Para Rueda, y en esto se explica claramente su antipatía por los que iban a ser los representantes del modernismo decadente y pesimista, el hombre que no reconoce que todas las partes de la creación son un poema en sí, es el que «sin acentos canta / llenos alma y ojos de / mortal ceguera; / ese no es el hijo de la Madre Santa, / ¡ese es el engendro de la vil ramera», (AP, p. 462). Y cuando el «hombre natural», que es Rueda, se opone al «hombre químico», que es Darío29, y cuando Rueda aconseja a Julio Pellicer en 1900 que evitara un «trabajo de erudición o de despacho, ... sustancias químico cerebrales»30, es decir, el arte intelectual, decadente y parisiense, vemos cuan distante se encontraba el poeta malagueño de las pautas y corrientes artístico-ideológicas de su época y del desarrollo del modernismo en particular. Por el año 1900 no quiso aparecer en el mismo certamen artístico que ocupaba toda la promoción del modernismo. Los sentimientos ortodoxos y anacrónicos que expresó Rueda manifestaron un conservadurismo basado en el punto de vista de que las instituciones sociales son perfectas, ya que se basan, últimamente, en la voluntad divina, una voluntad que ha creado el mejor mundo posible. Estas afirmaciones nunca podían aceptarse por aquéllos que no tenían confianza o no sentían simpatía por explicaciones metafísicas y religiosas tradicionales.
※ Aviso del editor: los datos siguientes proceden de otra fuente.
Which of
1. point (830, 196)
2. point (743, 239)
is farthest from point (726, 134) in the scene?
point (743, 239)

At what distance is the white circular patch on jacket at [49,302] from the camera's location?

Es por esta razón, una vez conocido el abismo ideológico infranqueable que existía entre Rueda y los verdaderos modernistas que, en 1905, se vio el autor de Camafeos como coadjutor del anatema contra el modernismo lanzado por Emilio Ferrari31. En 1907 Valentín Gómez le hizo eco cuando denunció el «viento helado de tristezas y de disgusto del vivir por las capas todas de la atmósfera social ... tristeza universal». Aquí se ve un compromiso total en contra de lo que, para mí, se representa la manifestación auténtica del modernismo en España: la que expresó la herencia genuina del desasosiego espiritual romántico; la que había reaccionado contra la visión escéptica -«la verdad amarga» esproncediana- primariamente por medio de la mentira vital del Arte y la Belleza. Las poesías de Rueda no manifiestan ninguna veta del criticismo romántico tan diseminado en la conciencia intelectual finisecular en España. Si bien representa Rueda una parte de las pautas ideológicas decimonónicas, ha de ser la parte del conservadurismo tradicional de un Pereda y el costumbrismo casticista que representaba el montañés32.

Ya vemos que no es lícito ni importante buscar una prioridad artística en cuanto a la aparición del modernismo en España porque Darío y Rueda representaron unos «modernismos» completamente diferentes. No representaron una ideología común porque fueron representantes de dos intenciones poéticas bien distintas. La una, la de Darío, formó parte de un idealismo que se puede vincular con la cosmovisión romántica, la cosmovisión moderna. La otra, la de Rueda, representó un experimento tardío para reformar las tradiciones conservadoras españolas que florecieron mucho antes que la crisis espiritual y la cuenca divisoria ideológica del Romanticismo. Es decir, representa no la modernidad -modernismo- sino el pasado casticista. Es un error yuxtaponer los dos nombres como si fueran representantes de un mismo movimiento artístico.